- _DATA_:
►

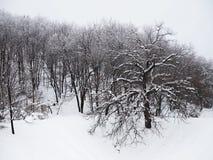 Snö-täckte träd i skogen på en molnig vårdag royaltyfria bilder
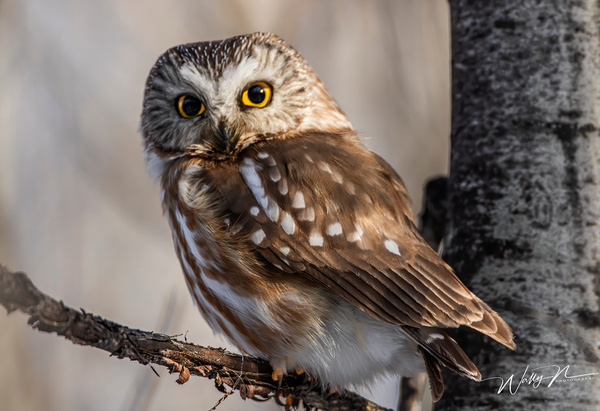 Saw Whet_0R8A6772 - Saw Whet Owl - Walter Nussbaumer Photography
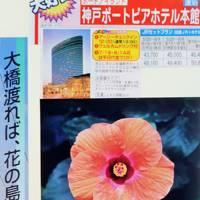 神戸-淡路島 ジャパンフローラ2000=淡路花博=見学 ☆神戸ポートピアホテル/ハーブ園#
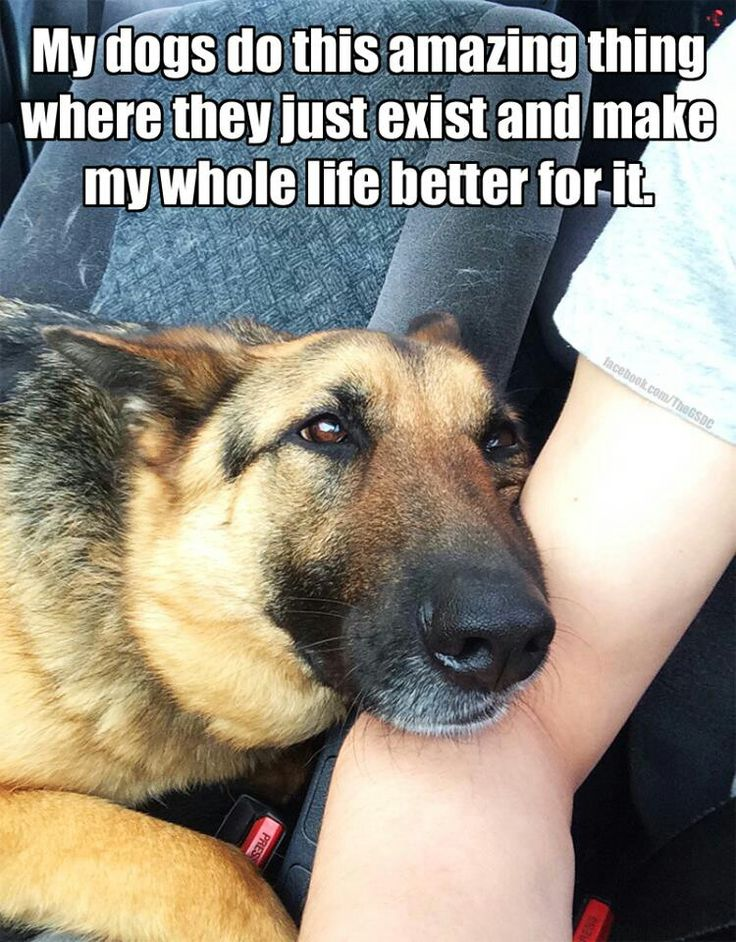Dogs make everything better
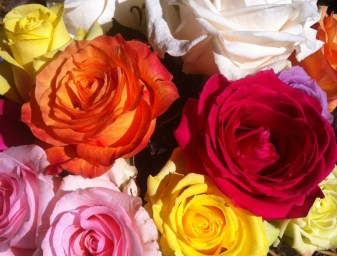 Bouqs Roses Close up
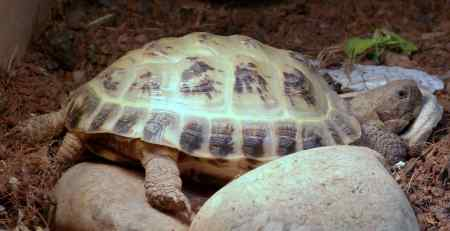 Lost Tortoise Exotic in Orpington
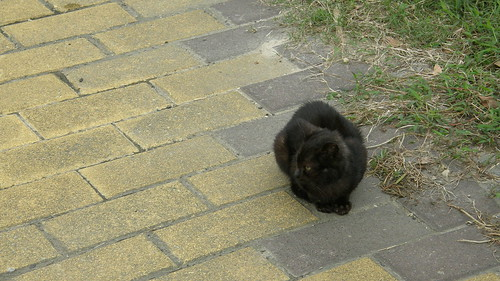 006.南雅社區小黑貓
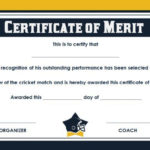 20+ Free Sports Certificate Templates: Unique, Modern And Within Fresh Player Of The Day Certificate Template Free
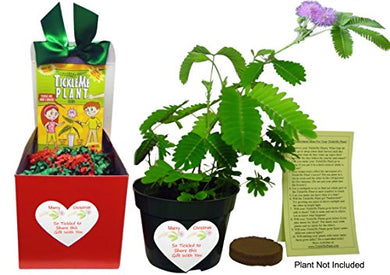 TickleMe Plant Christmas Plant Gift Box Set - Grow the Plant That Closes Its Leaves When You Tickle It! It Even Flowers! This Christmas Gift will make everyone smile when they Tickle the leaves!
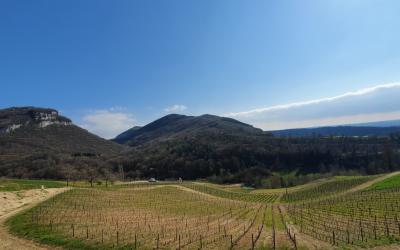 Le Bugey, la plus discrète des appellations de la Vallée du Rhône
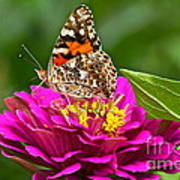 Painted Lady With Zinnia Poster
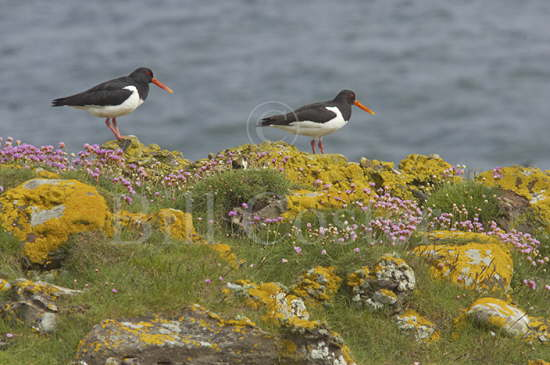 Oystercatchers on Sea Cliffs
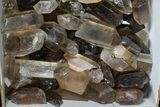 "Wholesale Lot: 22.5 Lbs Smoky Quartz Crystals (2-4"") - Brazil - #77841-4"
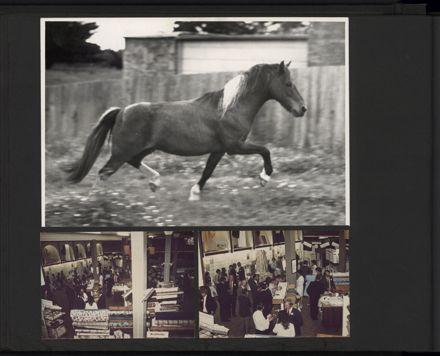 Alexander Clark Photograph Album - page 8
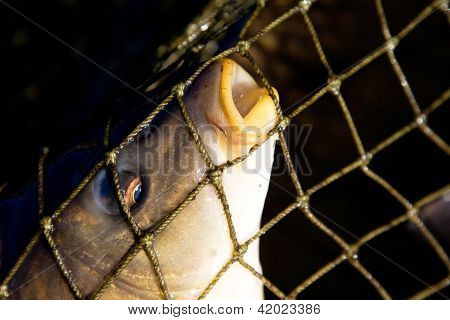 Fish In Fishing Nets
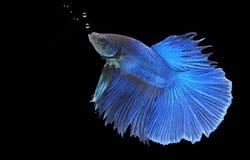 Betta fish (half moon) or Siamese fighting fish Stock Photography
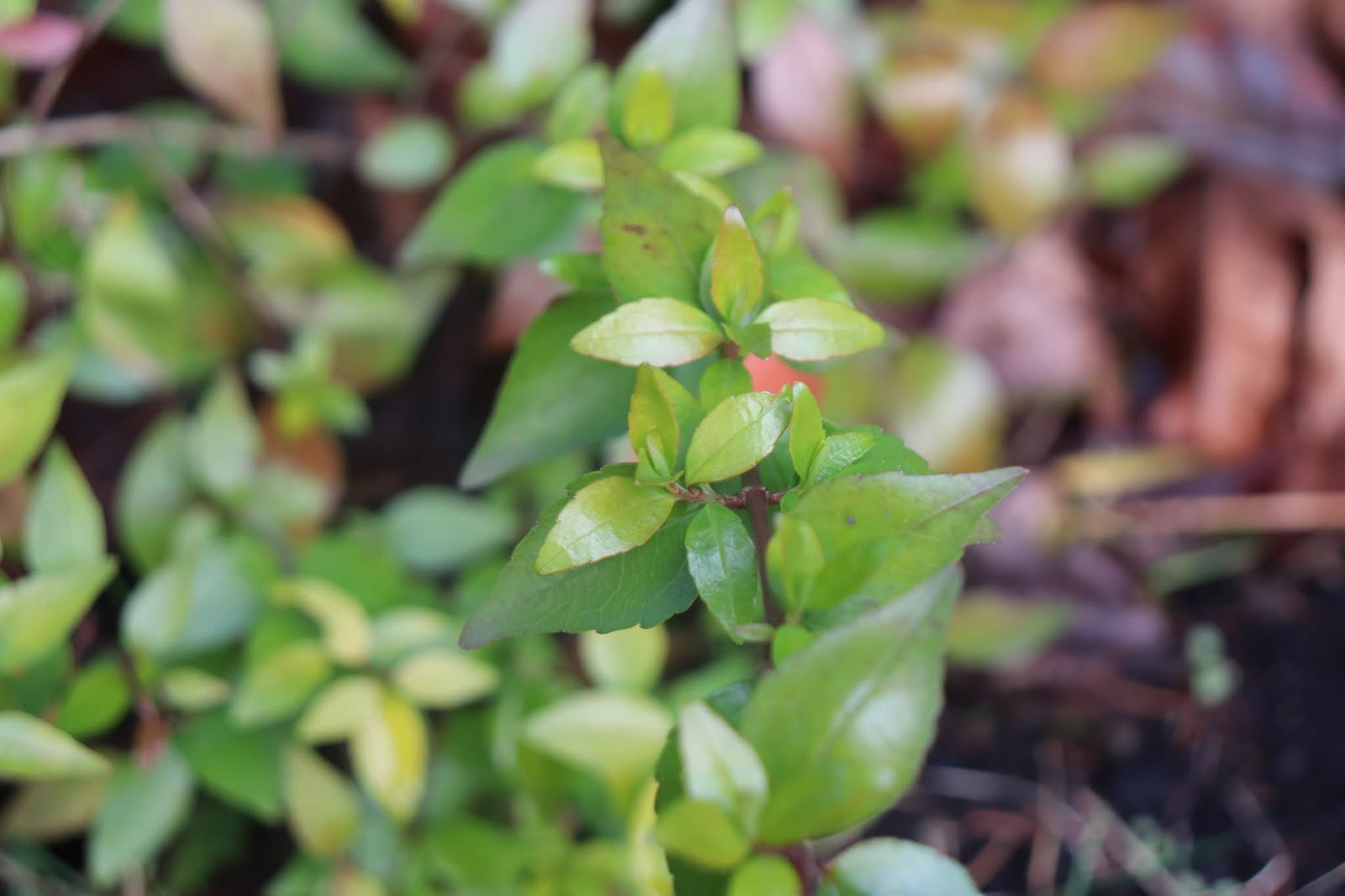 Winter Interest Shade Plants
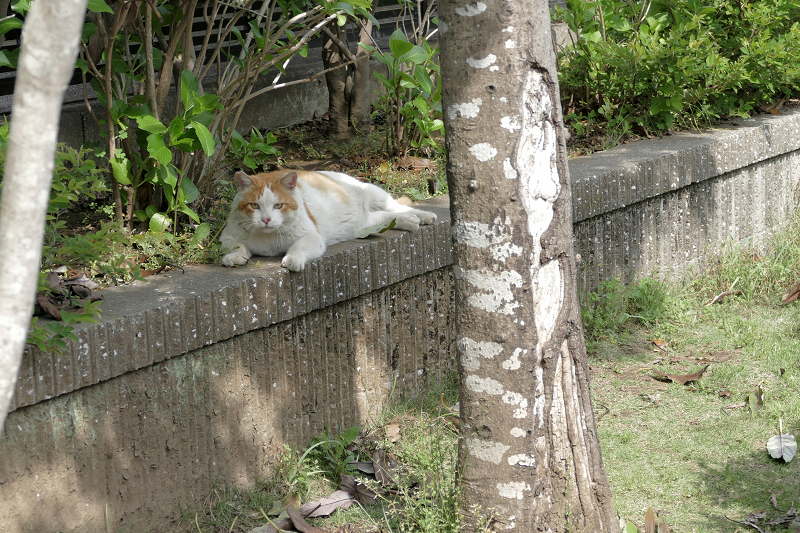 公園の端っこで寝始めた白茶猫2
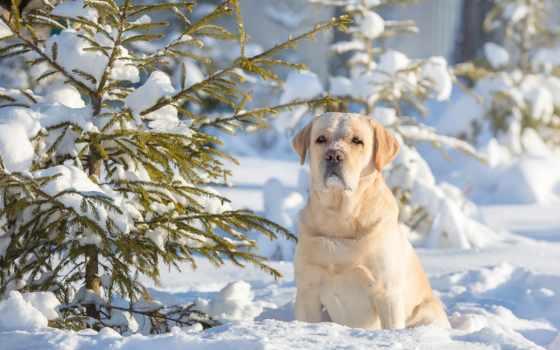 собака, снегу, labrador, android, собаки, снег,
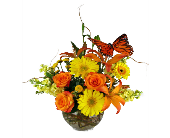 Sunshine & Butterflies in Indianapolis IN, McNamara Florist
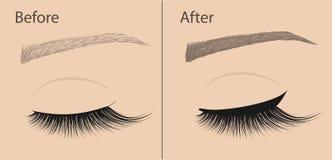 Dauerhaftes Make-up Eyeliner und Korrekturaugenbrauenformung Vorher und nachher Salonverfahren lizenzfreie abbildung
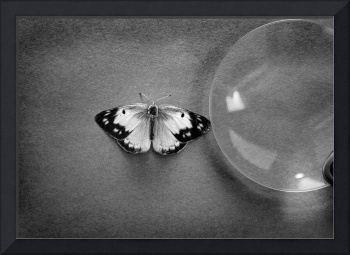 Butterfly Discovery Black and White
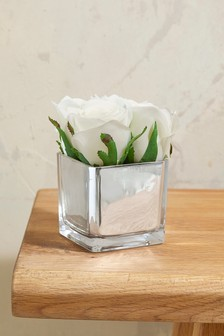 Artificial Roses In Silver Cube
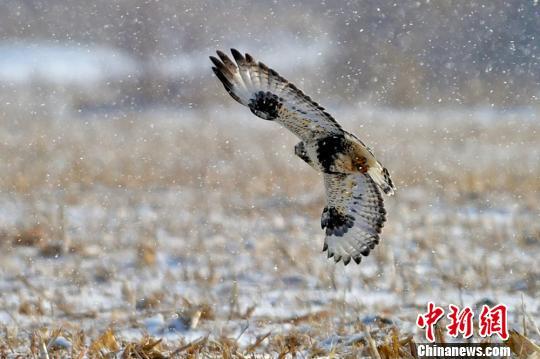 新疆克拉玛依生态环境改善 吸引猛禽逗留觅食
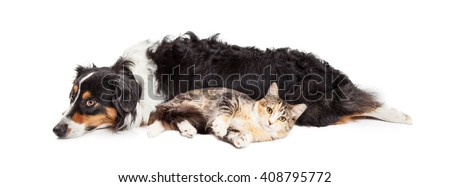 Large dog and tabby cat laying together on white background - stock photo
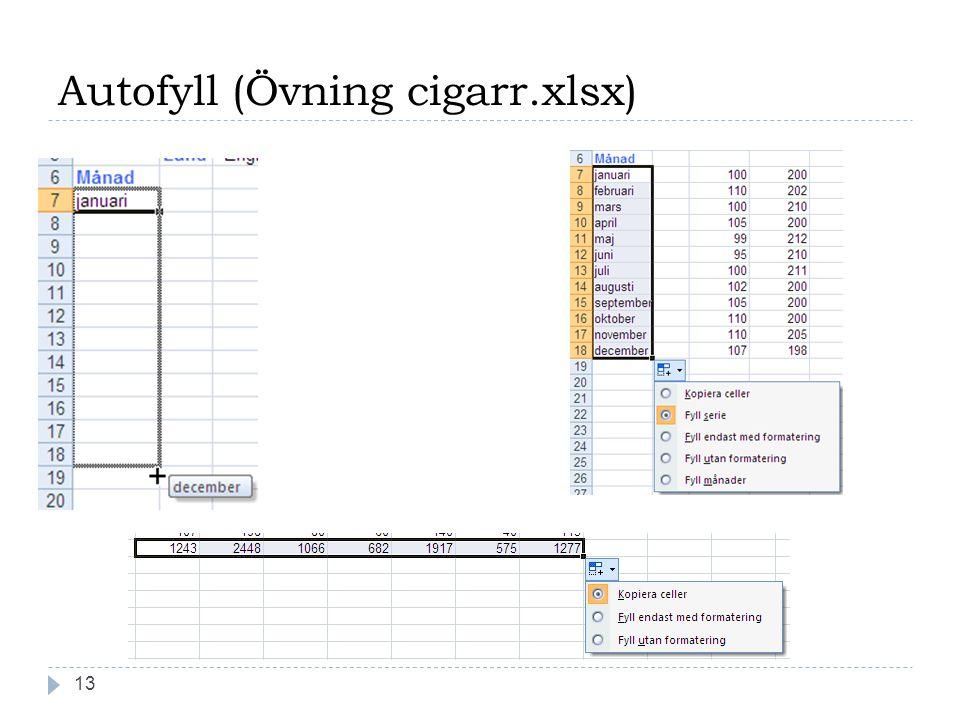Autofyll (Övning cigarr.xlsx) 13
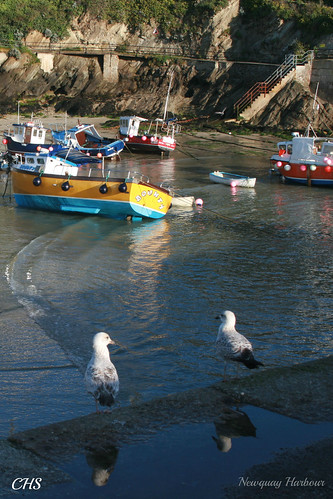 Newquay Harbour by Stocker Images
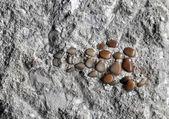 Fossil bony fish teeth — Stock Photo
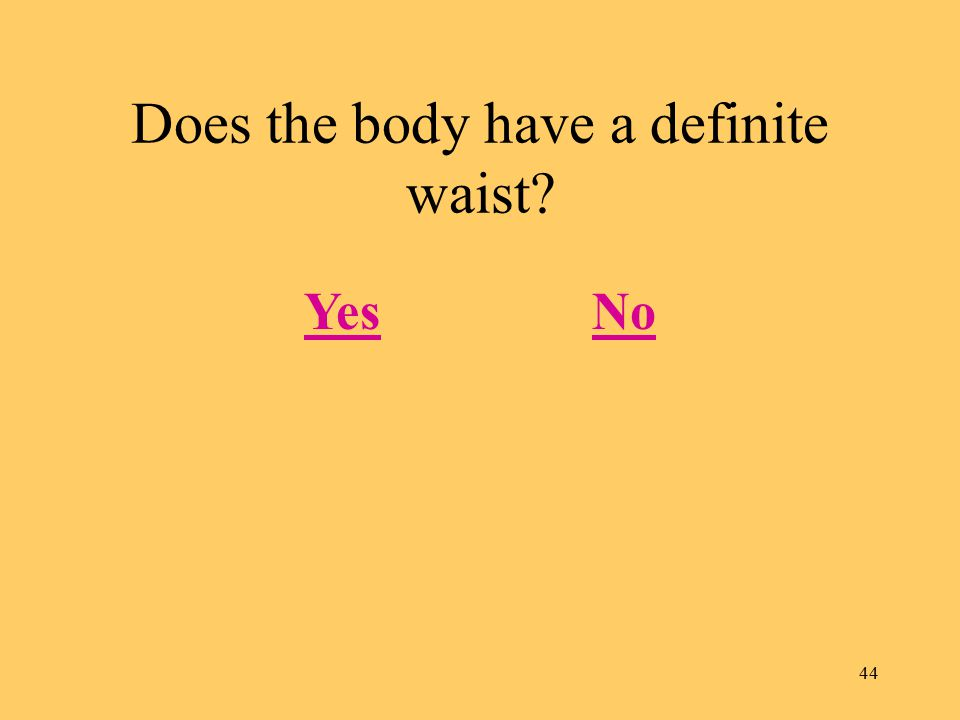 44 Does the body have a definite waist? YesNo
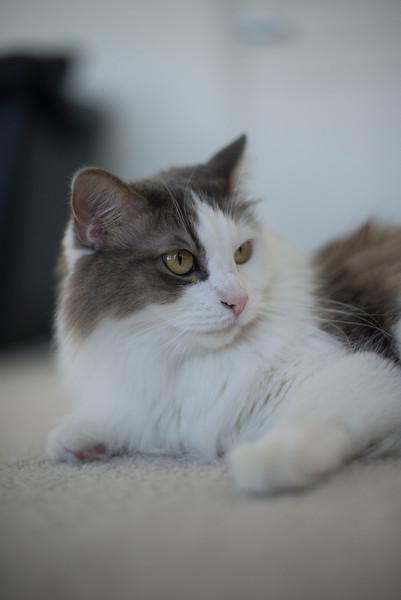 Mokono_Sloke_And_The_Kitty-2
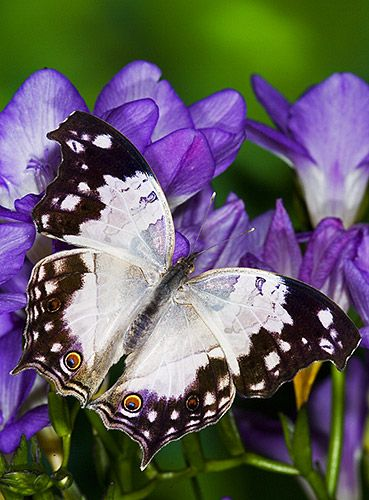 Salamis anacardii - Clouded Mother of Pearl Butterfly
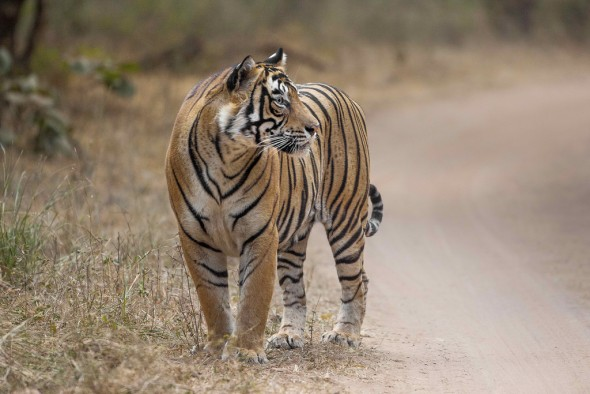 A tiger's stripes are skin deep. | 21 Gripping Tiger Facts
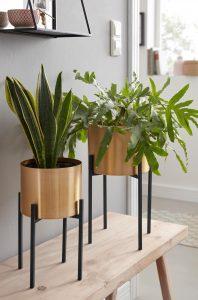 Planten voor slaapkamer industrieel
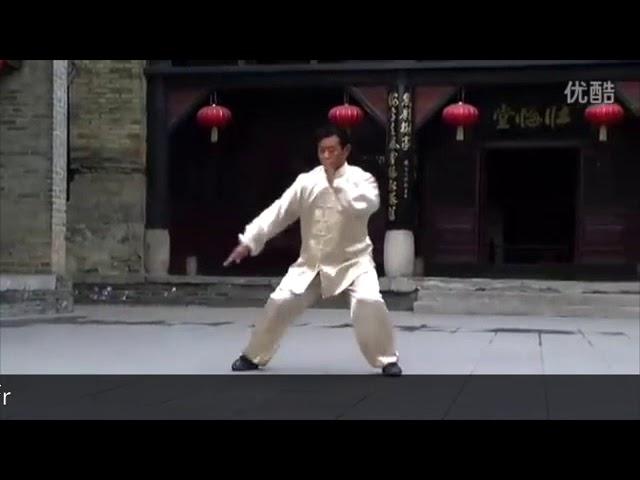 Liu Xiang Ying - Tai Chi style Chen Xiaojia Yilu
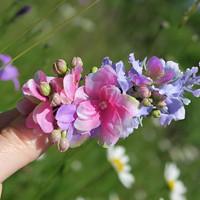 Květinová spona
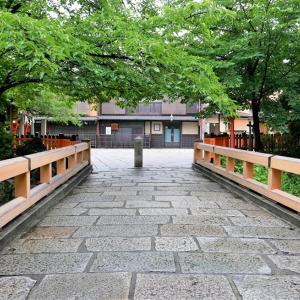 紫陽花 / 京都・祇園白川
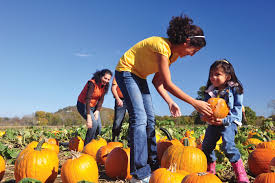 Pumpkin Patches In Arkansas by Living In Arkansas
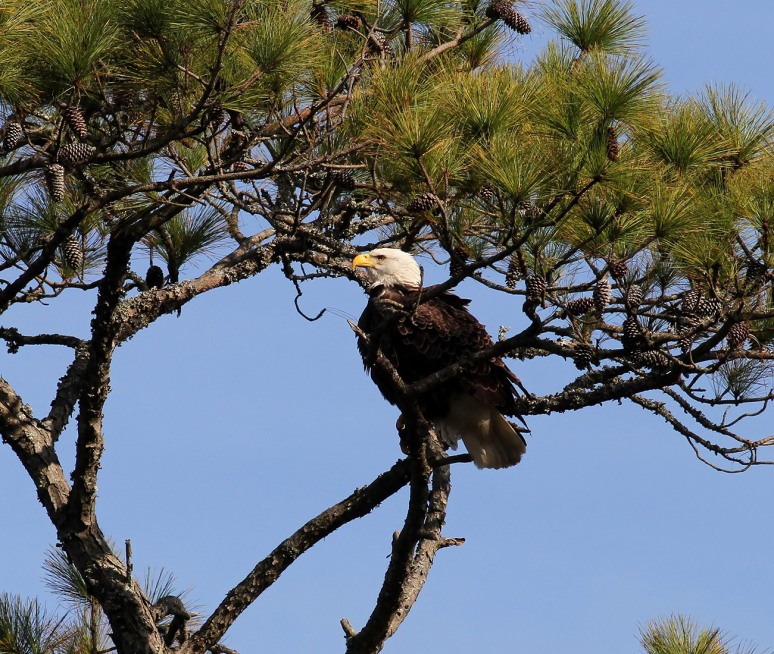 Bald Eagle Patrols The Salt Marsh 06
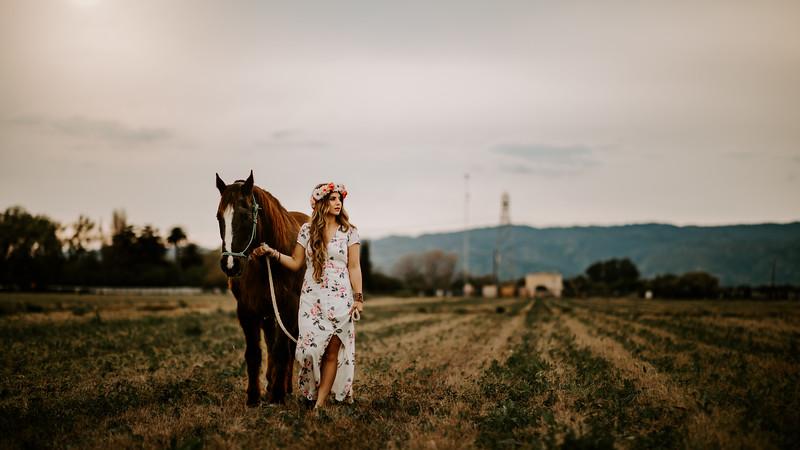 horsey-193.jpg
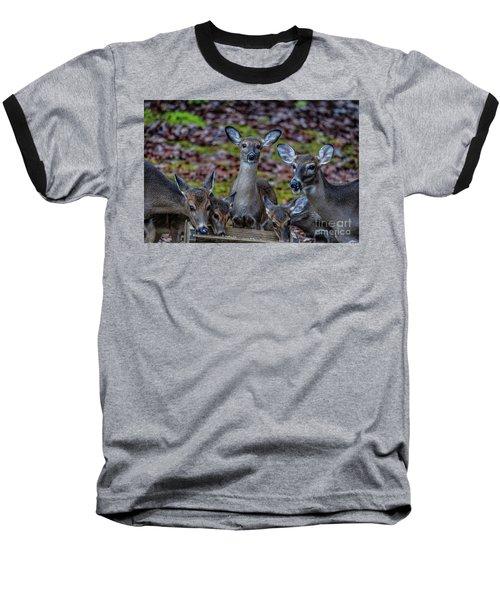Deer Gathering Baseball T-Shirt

◄

- _DIRECTIONS_:
Once you find the line with "Liu Xiang Ying", restate it and every later line of the data word for word, excluding the pictures.

- _RESULT OF THE EXERCISE_:
 Liu Xiang Ying - Tai Chi style Chen Xiaojia Yilu
 Květinová spona
 紫陽花 / 京都・祇園白川
 Pumpkin Patches In Arkansas by Living In Arkansas
 Bald Eagle Patrols The Salt Marsh 06
 horsey-193.jpg
Deer Gathering Baseball T-Shirt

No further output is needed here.